I received an advance copy of Friend or Foe? from the publisher; the opinions and observations expressed in this review are my own and were not influenced by anyone.

This Perfect Picture Book entry is being added to Susanna Hill’s Perfect Picture Books list. Check out the other great picture books featured there!

17 responses to “PPBF – Friend or Foe?

  1. I love your introductory reflections on this book.

  2. I can tell from your review of this intriguing picture book that it brought up many questions for you. I can see how this book can open up lengthy and deep discussions with children over the many possible answers the book brings up. I’m looking forward to checking this book out from my library.

  3. What an intriguing book for kids that will encourage them to use their verbal and visual cues when assessing a person/situation. This would be an excellent resource for teachers to use in the classroom. Kids will have a lot to say about this story.

  4. What a great concept for a PB to tackle. I agree — this sounds intriguing!

  5. I love the fairy tale quality of this book. Can’t wait to check it out. Thanks.

  6. Putting it on reserve right now, Patricia…great pick and a great review…you definitely inspired me to read it. 😉

  7. Now this one sounds like the type of quiet book that won’t leave you alone, nags at the back of your mind. Groundwood Books comes up with yet another terrific picture book. Thanks for the review!

  8. Wow, this is a very intriguing story. A great one for use in the classroom to insight deep thoughtful discussions. Interesting to see how this is written for example is it a to and fro or does the text lend to cat on one page and mouse on the other… Great review. Will look out for this one. Thank you.

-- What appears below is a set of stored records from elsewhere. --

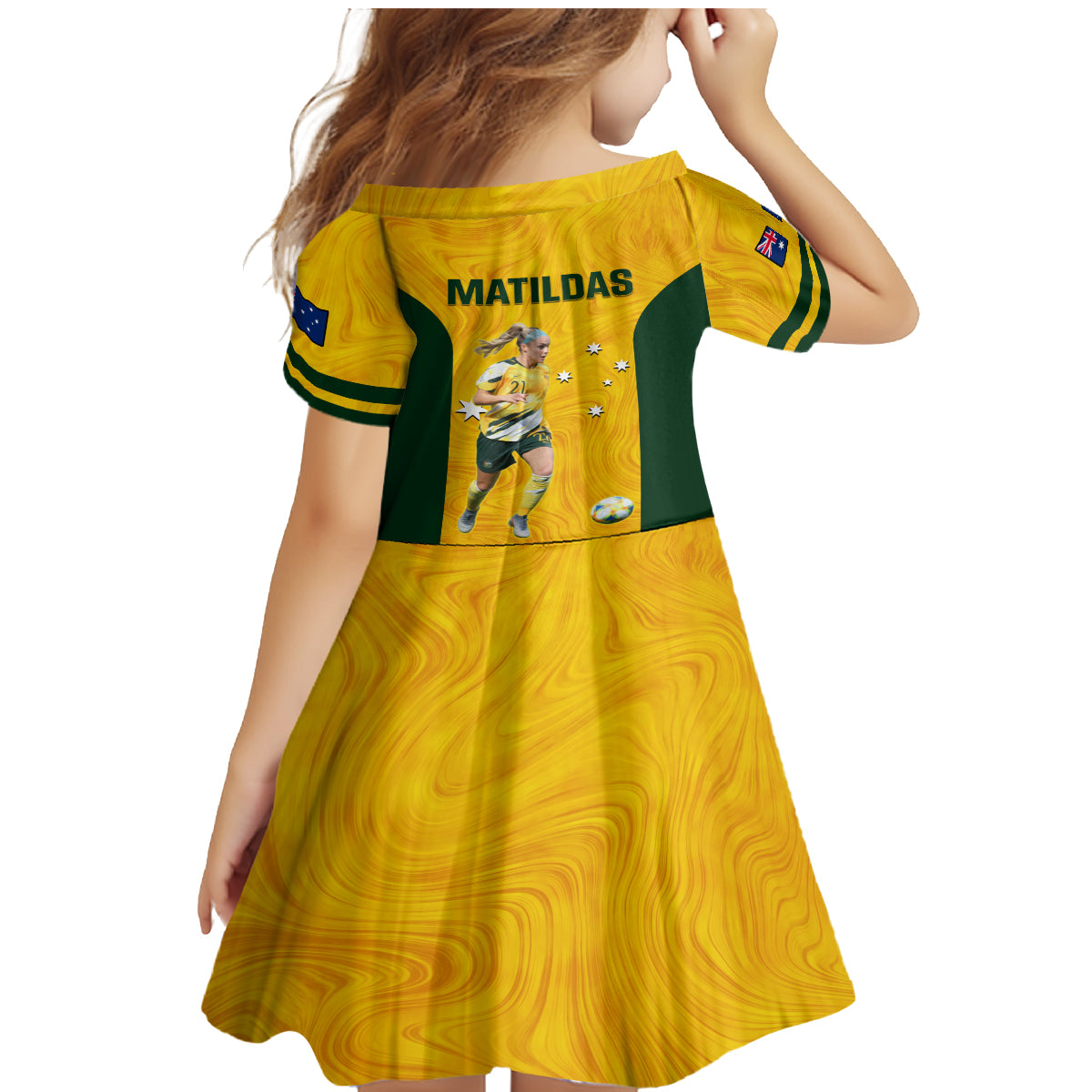 australia-soccer-family-matching-mermaid-dress-and-hawaiian-shirt-ellie-carpenter-matildas-gold-version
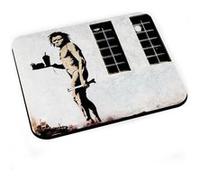 Tapis de souris Banksy cro magnon fast food graffiti street art G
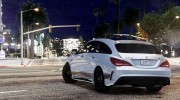 Mercedes-Benz CLA 45 AMG Shooting Brake 1.7 для GTA 5 миниатюра 4
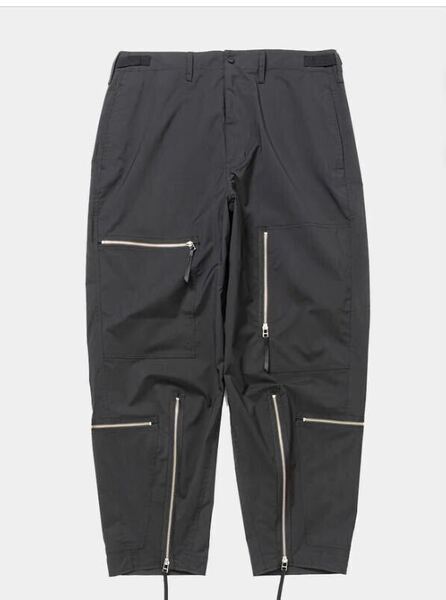 即完売 希少 美品 送料込 meanswhile ミーンズワイル ALPINIX FLIGHT PT OFF BLACK パンツ カーゴ ワイド アウトドア
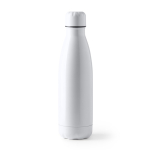 Roestvrijstalen fles geschikt voor sublimatie 700ml kleur wit eerste gebruiksweergave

    • Good questions, Dianne. I looked back through the book, and realized that we don’t actually see the cat until midway through the book; in the second half, the cat is in many spreads, however. Very interesting to see how this was crafted.

  9. sounds thought-provoking.

  10. You have definitely piqued my interest! I like books that ask questions–or at least provoke some. Thanks for sharing!